94% of Irish bathing waters have passed new stricter water quality standards introduced by the European Union.
Three quarters of beaches were rated as excellent, however, seven beaches failed the minimum standards.
The Environmental Protection Agency measures the levels of microbiological contaminants that cause gastro-intestinal illnesses in the waters at 136 beaches and bathing areas around the country.
This year the EU standards are twice as strict as before.
Despite that only seven out of 136 bathing areas failed to meet the minimum standard and were classified as poor quality.

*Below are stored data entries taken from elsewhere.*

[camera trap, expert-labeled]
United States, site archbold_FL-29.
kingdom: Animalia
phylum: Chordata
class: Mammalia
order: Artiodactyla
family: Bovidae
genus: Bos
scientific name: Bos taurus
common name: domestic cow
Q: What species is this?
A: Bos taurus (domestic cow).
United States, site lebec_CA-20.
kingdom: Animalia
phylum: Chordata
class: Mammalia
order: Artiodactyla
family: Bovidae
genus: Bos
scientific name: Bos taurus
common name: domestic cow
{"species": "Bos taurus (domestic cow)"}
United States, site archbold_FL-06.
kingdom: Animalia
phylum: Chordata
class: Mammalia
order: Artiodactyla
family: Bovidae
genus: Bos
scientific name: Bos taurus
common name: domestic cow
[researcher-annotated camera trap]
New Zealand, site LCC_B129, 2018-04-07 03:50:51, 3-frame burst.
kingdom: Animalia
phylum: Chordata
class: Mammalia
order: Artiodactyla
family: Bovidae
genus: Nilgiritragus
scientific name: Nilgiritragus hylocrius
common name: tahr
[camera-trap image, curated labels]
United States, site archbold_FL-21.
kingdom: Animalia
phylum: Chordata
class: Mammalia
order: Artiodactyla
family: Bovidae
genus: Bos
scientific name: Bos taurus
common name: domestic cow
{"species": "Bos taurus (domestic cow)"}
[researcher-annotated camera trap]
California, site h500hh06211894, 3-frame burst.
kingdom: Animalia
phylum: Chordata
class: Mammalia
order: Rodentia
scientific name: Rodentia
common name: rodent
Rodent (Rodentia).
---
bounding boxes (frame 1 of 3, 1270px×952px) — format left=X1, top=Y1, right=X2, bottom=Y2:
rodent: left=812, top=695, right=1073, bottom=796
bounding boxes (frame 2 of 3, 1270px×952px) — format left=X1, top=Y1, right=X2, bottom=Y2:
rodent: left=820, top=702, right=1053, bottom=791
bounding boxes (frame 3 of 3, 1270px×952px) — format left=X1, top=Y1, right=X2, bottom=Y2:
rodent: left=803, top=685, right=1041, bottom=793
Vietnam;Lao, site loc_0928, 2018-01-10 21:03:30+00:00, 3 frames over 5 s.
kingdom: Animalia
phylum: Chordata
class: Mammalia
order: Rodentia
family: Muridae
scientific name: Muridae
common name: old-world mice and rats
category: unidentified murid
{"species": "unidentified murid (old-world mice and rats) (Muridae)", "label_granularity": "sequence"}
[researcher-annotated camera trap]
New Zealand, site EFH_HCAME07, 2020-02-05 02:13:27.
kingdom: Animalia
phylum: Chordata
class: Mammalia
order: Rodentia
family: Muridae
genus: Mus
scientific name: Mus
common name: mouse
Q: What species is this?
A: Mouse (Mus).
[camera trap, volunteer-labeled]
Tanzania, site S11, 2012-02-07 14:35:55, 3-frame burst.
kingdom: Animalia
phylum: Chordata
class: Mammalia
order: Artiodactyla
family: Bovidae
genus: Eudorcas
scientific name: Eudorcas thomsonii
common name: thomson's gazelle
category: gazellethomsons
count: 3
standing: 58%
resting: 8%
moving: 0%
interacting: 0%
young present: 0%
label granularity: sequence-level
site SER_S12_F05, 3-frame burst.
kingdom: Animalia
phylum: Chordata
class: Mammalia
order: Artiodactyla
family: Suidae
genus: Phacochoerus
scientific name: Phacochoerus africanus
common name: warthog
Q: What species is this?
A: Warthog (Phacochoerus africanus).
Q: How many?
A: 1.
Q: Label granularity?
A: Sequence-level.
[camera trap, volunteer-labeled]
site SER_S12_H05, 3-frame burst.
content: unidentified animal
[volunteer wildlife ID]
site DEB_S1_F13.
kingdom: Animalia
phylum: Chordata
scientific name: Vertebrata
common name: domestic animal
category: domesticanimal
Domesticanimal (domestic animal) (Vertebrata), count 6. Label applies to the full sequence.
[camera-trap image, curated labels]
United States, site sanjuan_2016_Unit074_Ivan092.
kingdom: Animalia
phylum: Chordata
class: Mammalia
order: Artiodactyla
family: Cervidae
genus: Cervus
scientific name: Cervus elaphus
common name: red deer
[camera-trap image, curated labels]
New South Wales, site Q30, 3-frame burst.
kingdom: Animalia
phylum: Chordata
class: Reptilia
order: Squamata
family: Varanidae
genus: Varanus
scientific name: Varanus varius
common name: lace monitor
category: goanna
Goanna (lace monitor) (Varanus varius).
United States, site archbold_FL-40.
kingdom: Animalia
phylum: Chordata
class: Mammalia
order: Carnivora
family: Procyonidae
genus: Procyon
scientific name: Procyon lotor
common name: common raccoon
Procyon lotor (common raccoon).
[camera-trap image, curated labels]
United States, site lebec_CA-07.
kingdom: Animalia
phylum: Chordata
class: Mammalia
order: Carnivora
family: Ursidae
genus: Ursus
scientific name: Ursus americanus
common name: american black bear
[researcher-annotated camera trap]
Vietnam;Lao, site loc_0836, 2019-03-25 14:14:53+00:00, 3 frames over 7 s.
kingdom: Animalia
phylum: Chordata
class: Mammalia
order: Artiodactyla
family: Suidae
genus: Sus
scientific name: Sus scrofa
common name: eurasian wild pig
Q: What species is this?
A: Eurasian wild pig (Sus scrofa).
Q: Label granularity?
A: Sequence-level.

They are Ardmore Strand in Waterford, Ballyloughane and Clifden in Galway, Duncannon Strand in Wexford, Lilliput on Lough Ennel in Westmeath, the South Beach at Rush in Co Dublin, and the Front Strand at Youghal in Cork.
In all seven cases, the EPA said the problems were linked to the impact of waste water discharges, and the local authorities and Irish Water have put in place management plans to tackle the main pollution risks.
In Youghal and Clifden new sewage works are being constructed; a temporary waste water treatment plant is proposed for Duncannon; while in Ardmore improvements to the effluent disinfection system are being undertaken.
The fact that these waters are designated as poor means the local authorities have to put in place notification for the entire summer bathing season advising the public against bathing, and according to the EPA, this could include a bathing prohibition if a pollution incident occurs.
However, because 94% of Ireland's bathing waters have met the stricter standards and three quarters were rated as excellent, Ireland has maintained its position as one of the leading northern European countries for overall bathing water quality.